*Directive A*
Render the records starting at the line containing "Of the list" and ending at the line containing "3483 centimetres" as a Markdown table with the columns Row and Record line, skipping blank lines.

*Passage given*

┄┄┄┄┄┄

Hipster Howl: My Passion for Fashion
My name is Sebastian and I have a passion for fashion.
You may ask, “How can I, a humble Onward State reader, even try to compete with the styles of Sebastian Noir?” Well you can’t. But go ahead and try. When I manage to crawl to class, I’d rather see a ragtag of wannabe hipsters than a sea of Penn State hoodies. Ew.
Here are some tips:
- Remember those clunky glasses your parents wore before you were born? Well, they’re cool.
- Sweaters. Cardigans, pullovers, sweater vests, Cosby sweaters, v-necks, zip-ups, tight sweaters, fuzzy sweaters, sweaters, sweaters, sweaters.
- Do-it-yourself haircut. Or pay someone lots of money to make it look like you cut it yourself. Tell people you cut it yourself.

┄┄┄┄┄┄

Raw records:
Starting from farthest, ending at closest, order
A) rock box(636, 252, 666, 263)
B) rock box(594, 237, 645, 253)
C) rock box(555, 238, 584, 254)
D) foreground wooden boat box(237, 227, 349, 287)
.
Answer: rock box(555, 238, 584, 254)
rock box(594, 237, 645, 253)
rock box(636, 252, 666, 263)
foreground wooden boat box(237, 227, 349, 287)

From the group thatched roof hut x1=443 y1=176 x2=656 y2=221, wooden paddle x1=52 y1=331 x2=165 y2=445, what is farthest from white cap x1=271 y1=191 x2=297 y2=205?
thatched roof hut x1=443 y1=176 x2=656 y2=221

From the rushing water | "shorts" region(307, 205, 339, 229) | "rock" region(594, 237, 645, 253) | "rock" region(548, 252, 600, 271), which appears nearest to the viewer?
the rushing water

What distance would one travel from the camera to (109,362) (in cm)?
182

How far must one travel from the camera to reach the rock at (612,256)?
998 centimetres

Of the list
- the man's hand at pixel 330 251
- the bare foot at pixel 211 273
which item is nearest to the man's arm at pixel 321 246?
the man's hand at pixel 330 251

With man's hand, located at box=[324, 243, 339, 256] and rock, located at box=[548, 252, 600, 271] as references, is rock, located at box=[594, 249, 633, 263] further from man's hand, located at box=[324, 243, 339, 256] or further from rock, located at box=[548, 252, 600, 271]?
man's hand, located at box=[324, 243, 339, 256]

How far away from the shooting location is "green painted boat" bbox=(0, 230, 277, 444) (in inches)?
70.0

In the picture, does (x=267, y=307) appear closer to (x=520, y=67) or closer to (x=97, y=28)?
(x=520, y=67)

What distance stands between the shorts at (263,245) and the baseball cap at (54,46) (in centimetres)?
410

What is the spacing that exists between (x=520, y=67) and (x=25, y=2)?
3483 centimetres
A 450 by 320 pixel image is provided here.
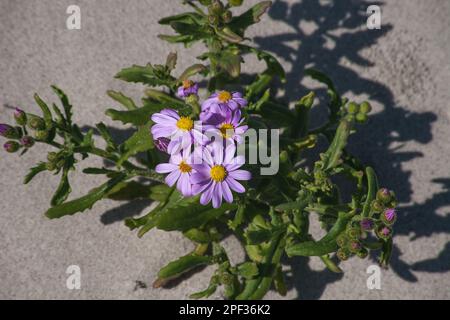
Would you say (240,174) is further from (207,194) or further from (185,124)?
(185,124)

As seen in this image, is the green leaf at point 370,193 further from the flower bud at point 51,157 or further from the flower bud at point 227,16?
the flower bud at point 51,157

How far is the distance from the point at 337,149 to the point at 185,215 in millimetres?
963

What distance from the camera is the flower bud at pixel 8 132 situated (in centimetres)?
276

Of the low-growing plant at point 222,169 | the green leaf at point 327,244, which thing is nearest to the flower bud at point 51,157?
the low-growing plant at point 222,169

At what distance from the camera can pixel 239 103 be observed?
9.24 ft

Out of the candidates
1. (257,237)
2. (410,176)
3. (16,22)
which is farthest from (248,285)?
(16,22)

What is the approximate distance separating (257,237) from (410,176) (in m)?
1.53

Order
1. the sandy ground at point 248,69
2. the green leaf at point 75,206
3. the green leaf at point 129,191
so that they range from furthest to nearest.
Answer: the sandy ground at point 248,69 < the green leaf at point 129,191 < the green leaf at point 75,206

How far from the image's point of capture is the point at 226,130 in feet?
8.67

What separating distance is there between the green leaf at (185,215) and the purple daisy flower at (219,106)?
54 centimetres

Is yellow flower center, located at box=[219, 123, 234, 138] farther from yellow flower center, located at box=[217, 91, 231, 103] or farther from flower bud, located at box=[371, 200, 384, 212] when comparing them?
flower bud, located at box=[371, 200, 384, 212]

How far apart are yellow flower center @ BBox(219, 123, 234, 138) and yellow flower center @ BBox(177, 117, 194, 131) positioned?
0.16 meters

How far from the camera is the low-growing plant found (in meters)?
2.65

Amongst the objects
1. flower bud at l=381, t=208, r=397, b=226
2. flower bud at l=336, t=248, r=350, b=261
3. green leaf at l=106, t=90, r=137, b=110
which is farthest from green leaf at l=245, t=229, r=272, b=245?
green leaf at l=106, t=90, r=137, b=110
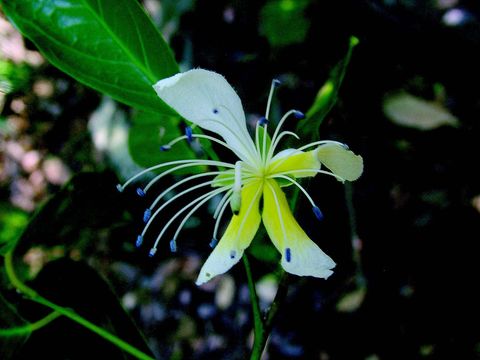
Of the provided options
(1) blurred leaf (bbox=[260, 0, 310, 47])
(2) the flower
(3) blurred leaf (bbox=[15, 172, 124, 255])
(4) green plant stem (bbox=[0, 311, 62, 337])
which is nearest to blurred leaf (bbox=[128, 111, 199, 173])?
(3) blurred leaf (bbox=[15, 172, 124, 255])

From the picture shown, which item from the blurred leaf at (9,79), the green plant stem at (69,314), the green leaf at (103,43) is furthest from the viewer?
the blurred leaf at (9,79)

┄┄┄┄┄┄

*Directive B*
Write the next part of the hipster fashion piece, picking up after its last tip.

*Final result A*
| Row | Record line |
|---|---|
| 1 | Of the list |
| 2 | - the man's hand at pixel 330 251 |
| 3 | - the bare foot at pixel 211 273 |
| 4 | which item is nearest to the man's arm at pixel 321 246? |
| 5 | the man's hand at pixel 330 251 |
| 6 | With man's hand, located at box=[324, 243, 339, 256] and rock, located at box=[548, 252, 600, 271] as references, is rock, located at box=[594, 249, 633, 263] further from man's hand, located at box=[324, 243, 339, 256] or further from rock, located at box=[548, 252, 600, 271]? |
| 7 | man's hand, located at box=[324, 243, 339, 256] |
| 8 | How far away from the shooting location is "green painted boat" bbox=(0, 230, 277, 444) (in inches)? |
| 9 | 70.0 |
| 10 | In the picture, does (x=267, y=307) appear closer to (x=520, y=67) or closer to (x=97, y=28)? |
| 11 | (x=520, y=67) |
| 12 | What distance stands between the shorts at (263,245) and the baseball cap at (54,46) (in centimetres)? |
| 13 | 410 |
| 14 | What is the spacing that exists between (x=520, y=67) and (x=25, y=2)? |
| 15 | 3483 centimetres |

*Final result B*
- Once you’ve got the perfect haircut, find the perfect head-to-pillow sleeping angle. The correct cowlick is key.
- If Chad would wear it, don’t.
- Dumpster fashion. Get as many clothes as possible from a dumpster. Or get something from Urban Outfitters that appears dumpster-esque.
- If you’re fat, kill yourself. Or go vegan. If that doesn’t work then kill yourself.
- Skintight jeans, man purses, beards, fancy cigs, retro sneakers, whatever, whatever. Just look at me. You’re all fucking posers anyway.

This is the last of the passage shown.